Add journalist interface API #3619

redshiftzero · 2018-06-29T20:45:17Z

Status

Ready for review

Description of Changes

Fixes #1761

Changes proposed in this pull request:

add initial journalist interface API. Note that the API has changed somewhat from what was initially proposed in Journalist API #1761, the canonical reference point is the docs in bdcd4ba

Endpoints that are not represented here are imho “nice to haves” and I propose we slowly add them in followup issues as needed. My rationale here is: 1. they are not needed for an initial client program and 2. The functionality currently available via this API already unblocks developers at news orgs to implement custom functionality. Adding endpoints without modifying existing functionality also means we do not need to increment the API version

Testing

Follow the docs in this branch and try to use the API. From the perspective of a user consuming this API, is anything not intuitive or could be clearer (in the docs or in the API responses itself)?
Are there endpoints that are important for an initial API that are not here?
Are there error cases that are not gracefully handled? Apologies for the lack of detailed test plan here, but exploratory testing / attempts to break this is really what this needs.
Are there security improvements that should be made?

Test database migrations

Provision staging VMs on develop:

git checkout develop
make build-debs
vagrant up /staging/

Now add a source by submitting a document via the source interface.
Now upgrade:

git checkout journalist-api-0.9.0
make build-debs
vagrant provision /staging/

The database migrations should occur without issue and you should be able to use the API (or direct database access) to verify the UUID on the source and submission now exist.

Deployment

Will be deployed in securedrop-app-code package

Checklist

If you made non-trivial code changes:

I have written a test plan and validated it for this PR

If you made changes to documentation:

Doc linting (make docs-lint) passed locally

And an initial (pytest-based) unit test

We have logic in __init__.py here to ensure that a developer does not accidentally forget to protect a route with a @login_required decorator. Instead of the decorator, we have a list of insecure views. We rework this to allow us to use a decorator for the API routes.

This is primarily for the API, but it turns out that we actually make use of abort(403) to prevent an admin from deleting themselves, so instead of seeing a Flask error page, they will see a nice error page in the style of the rest of the journalist interface.

Again, mostly for the journalist API, but users who are logged into the webapp will now see a custom error page with the regular SecureDrop styling instead of the default Flask page

Covers cases where: * Source does not exist (404 response) * Star is successfully added (201 response)

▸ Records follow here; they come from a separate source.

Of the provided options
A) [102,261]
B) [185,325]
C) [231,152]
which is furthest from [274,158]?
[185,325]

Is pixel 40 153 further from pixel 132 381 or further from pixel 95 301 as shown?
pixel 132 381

HTTP DELETE will remove the star

This was a bare except, but I think instead we want to handle only itsdangerous.BadData exceptions, which is a general exception that includes a bad signature and an expired one.

We need to also have a nice error handler for method not allowed, that should return JSON for the API and an HTML page for users of the regular web application.

This is a workaround for some unimplemented features (ALTER) in SQLite, e.g. the ability to modify constraints on a column after it has been created, see: https://stackoverflow.com/questions/30378233/sqlite-lack-of-alter-support-alembic-migration-failing-because-of-this-solutio http://alembic.zzzcomputing.com/en/latest/batch.html#batch-mode-with-autogenerate miguelgrinberg/Flask-Migrate#61

Just an off by one error

(cherry picked from commit 1ce5455)

During testing, I ran into an issue where there was a failure in the following case: reverted_schema was: CREATE TABLE "sources" ( id INTEGER NOT NULL, filesystem_id VARCHAR(96), journalist_designation VARCHAR(255) NOT NULL, flagged BOOLEAN, last_updated DATETIME, pending BOOLEAN, interaction_count INTEGER NOT NULL, PRIMARY KEY (id), CHECK (flagged IN (0, 1)), CHECK (pending IN (0, 1)), UNIQUE (filesystem_id) ) and original_schema was: CREATE TABLE sources ( id INTEGER NOT NULL, filesystem_id VARCHAR(96), journalist_designation VARCHAR(255) NOT NULL, flagged BOOLEAN, last_updated DATETIME, pending BOOLEAN, interaction_count INTEGER NOT NULL, PRIMARY KEY (id), UNIQUE (filesystem_id), CHECK (flagged IN (0, 1)), CHECK (pending IN (0, 1)) ) which fails for two reasons: * The unique constraint on filesystem_id is not at the same line in the CREATE TABLE statement. * The table name is quoted in one CREATE TABLE statement, but not in the other. In order to make our tests a little more lenient in this case (and not produce spurious test failures), we should: * Compare sorted lists consisting of the lines in each CREATE TABLE statement * Strip commas and double quotes for each element in the aforementioned lists

To prevent confusion, we also rename `uuid` to `source_uuid`.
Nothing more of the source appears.